CHALLENGE: Reproduce verbatim the stretch of lines from the one containing "Comparing (80, 50, 213, 196): yellow" through the final line of the records, including both ends.

- - -

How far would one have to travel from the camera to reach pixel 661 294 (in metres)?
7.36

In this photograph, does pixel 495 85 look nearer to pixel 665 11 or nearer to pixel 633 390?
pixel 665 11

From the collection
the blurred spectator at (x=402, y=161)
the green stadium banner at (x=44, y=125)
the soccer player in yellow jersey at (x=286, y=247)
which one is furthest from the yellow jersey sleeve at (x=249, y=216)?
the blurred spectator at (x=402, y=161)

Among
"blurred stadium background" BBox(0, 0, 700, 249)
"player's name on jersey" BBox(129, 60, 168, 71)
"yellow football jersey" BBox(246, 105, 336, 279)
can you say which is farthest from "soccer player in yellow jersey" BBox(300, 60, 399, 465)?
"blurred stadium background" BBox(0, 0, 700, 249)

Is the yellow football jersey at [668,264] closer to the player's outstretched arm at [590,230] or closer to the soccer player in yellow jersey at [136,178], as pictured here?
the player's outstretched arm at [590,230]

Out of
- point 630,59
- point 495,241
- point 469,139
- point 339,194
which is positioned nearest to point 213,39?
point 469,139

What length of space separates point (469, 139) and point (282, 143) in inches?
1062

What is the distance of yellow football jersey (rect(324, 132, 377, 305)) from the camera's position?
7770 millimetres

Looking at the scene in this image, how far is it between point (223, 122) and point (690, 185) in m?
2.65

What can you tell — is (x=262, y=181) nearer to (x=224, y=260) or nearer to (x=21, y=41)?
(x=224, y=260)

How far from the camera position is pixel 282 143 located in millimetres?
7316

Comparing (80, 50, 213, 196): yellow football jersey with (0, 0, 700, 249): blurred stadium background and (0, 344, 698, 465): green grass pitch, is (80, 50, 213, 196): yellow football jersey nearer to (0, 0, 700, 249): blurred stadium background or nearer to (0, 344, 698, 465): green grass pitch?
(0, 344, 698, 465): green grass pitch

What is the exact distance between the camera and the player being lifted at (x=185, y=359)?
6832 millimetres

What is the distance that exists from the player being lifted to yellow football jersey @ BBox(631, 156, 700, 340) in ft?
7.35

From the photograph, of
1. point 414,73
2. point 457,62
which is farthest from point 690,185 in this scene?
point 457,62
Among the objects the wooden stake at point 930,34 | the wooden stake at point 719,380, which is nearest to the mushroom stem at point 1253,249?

- - -

SOLVED EXERCISE:
Comparing (80, 50, 213, 196): yellow football jersey with (0, 0, 700, 249): blurred stadium background and (0, 344, 698, 465): green grass pitch, is (80, 50, 213, 196): yellow football jersey nearer to (0, 0, 700, 249): blurred stadium background or nearer to (0, 344, 698, 465): green grass pitch?
(0, 344, 698, 465): green grass pitch

What is the exact distance between the camera and the player being lifted at (x=185, y=359)?
6832 millimetres

What is the distance that exists from the player being lifted to yellow football jersey @ BBox(631, 156, 700, 340) in ft?
7.35

From the photograph, of
1. point 414,73
2. point 457,62
which is farthest from point 690,185 in this scene?
point 457,62
Among the objects the wooden stake at point 930,34 | the wooden stake at point 719,380, which is nearest to the mushroom stem at point 1253,249?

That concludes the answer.